Lynch loves the paintings of Francis Bacon. Bacon loved the work of Eisenstein and especially the famous Odessa Steps sequence from the film Battleship Potemkin. I think the dead guy sitting in the chair refers to the individuals killed in that famous film sequence and the town of Odessa, TX is a nod to the sequence.
OK here's a theory because why not. All of reality, and I mean our "real reality" of planet earth- from Kim Jung Un to the rings of Saturn- is the collective "dream" of all sentient life and/or God. We collectively interpret/dream the random energies of our cosmos into physical structures bound by time. So that we can live- so we can eat pizza, have sex and get frustrated by TV Season finales, etc. It's a collective dream that can't be broken or interrupted, except maybe by big shots like Mohammed or Christ.
Meanwhile, within our dream world, we have individual random thoughts. We have individual dreams within the dream, not shared by everyone. Art. Stories. Comic Book mythologies. Concept albums.

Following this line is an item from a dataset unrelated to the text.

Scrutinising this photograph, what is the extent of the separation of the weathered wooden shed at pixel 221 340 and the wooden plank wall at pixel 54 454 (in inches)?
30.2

All of these imagined things are "real" somewhere because if we can imagine it, it exists somewhere. But not here in our "shared" dream universe, elsewhere in other dimensions or realities. Because they are not the collective dreams of us all, they are less developed, even fragmented and random. Often nightmares.
Now apply this to Twin Peaks. The world of Twin Peaks, from the town itself to Vegas and to New York, is the collective dream of all it's sentient denizens. Only in this world, there are more big shots that can break the rules.. Because cracks in time and space allow entities from it's alternate dimensions to influence and or cross over into the otherwise "real" world of Twin Peaks. (Thanks, Oppenheimer.)
So, some of the alternate realities/other dimensions of the world of Twin Peaks include the Red Room, Mauve Room, Black Lodge, White Lodge.. Dutchman. Unlike the larger collective reality of the world of Twin Peaks, these are smaller realities, dreamt up by individuals or smaller groups. Hence the often simplistic or monochromatic look of things in these places. And those singular dreamers or creators are thus very powerful within their realms. When the malevolent of these places tries to creep into the world of Twin Peaks, bad things happen.
I think some of this combined with much of what has been said here in these forums is true. Its pretty heavy. Real meta and deep. All I really wanted was maybe 30 minutes or so of Coop catching up with Gordon, Albert, Bobby and Hawk over coffee.